Panelists on MSNBC's "Morning Joe" debated whether MyPillow CEO Mike Lindell's anti-democracy conspiracy theories should be taken seriously.
The Atlantic's Anne Applebaum spent an afternoon with the staunch Donald Trump supporter and discussed her findings, and Washington Post columnist Eugene Robinson said Lindell's bizarre views mattered because they were shared by millions of Americans -- some of whom violently stormed the U.S. Capitol intending to overturn the 2020 election.
"You know, on the one hand, this is deadly seriously and important, on the other hand he is a sideshow and a clown and a lunatic," Robinson said. "He believes stuff that simply is not true, and so, where is that common ground? Where is the entry point, the place where you can talk about stuff that might be agree about and then proceed to chip away at this bizarre and untrue belief system that he sincerely has? Did you find anything that you could talk to him about on which he made sense?"
Applebaum said the pillow magnate sounded like a normal businessman when talking about his company, but he veered off the rails on politics.
"When you got him to talk about his business, he was a little bit more rational, and you can imagine him being a good boss and people liking him," she said. "I mean, he's an affable guy. It may be that through some kind of conversation about that that you could get to him or people like him. You could say, look, do you want your business to collapse? Look at the amount of money you're spending on this stuff. That's nuts. Look at the people who work for you, and do you really want them to suffer?"

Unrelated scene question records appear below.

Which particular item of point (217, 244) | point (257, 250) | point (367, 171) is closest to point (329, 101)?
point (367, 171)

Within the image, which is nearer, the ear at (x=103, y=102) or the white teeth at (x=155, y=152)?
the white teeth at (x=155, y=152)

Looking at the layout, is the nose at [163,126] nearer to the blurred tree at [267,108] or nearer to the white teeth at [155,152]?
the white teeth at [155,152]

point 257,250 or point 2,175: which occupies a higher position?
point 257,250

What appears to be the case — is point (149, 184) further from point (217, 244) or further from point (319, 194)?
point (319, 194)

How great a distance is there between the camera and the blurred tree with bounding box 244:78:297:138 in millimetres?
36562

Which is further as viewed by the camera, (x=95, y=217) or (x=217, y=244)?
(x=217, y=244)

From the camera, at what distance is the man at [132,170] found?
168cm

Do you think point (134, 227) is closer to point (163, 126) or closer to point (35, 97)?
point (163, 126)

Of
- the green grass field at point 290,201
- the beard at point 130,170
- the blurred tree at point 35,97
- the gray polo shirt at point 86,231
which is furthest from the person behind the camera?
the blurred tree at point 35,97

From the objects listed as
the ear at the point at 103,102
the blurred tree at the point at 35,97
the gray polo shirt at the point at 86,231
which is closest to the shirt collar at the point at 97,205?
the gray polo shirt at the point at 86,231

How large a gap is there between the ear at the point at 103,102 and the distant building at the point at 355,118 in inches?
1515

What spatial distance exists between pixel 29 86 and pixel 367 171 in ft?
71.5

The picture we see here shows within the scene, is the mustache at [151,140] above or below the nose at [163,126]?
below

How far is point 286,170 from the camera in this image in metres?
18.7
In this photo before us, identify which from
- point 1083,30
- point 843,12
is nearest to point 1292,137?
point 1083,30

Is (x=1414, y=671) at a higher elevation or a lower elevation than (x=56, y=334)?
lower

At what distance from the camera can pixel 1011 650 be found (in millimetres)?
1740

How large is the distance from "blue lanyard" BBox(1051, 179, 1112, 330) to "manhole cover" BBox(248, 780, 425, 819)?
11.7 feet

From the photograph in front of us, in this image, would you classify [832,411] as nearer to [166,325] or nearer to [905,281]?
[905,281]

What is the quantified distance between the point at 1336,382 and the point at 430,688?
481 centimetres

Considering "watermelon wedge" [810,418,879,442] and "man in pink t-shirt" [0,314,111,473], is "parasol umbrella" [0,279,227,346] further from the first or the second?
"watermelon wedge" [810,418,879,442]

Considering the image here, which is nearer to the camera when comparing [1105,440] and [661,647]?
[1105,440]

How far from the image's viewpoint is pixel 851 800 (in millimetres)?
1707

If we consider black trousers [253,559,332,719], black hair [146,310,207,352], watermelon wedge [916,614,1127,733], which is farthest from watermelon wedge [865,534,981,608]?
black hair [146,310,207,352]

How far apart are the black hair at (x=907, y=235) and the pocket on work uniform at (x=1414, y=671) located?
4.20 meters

"If you took someone like that or someone who has those kinds of views, do you try to push them in a pragmatic direction and away from the culture wars and away from the craziness," Applebaum added. "We might be able to have a different kind of conversation.That's the lesson, if you look around the world, if you look at places where there's been real violence, look at Northern Ireland or places there's been civil wars, very often people find the way to get people to cooperate again is not by talking about what causes the civil war but, you know, how we can move forward in the future or what roads we can build and so on. It's not a perfect analogy, but it's the best one that I've come up with. It may be, you know -- it may not work with Lindell because he's so far gone in this Supreme Court 9-0 vote direction, but maybe with other people, people that you all know ... that kind of conversation could be more useful."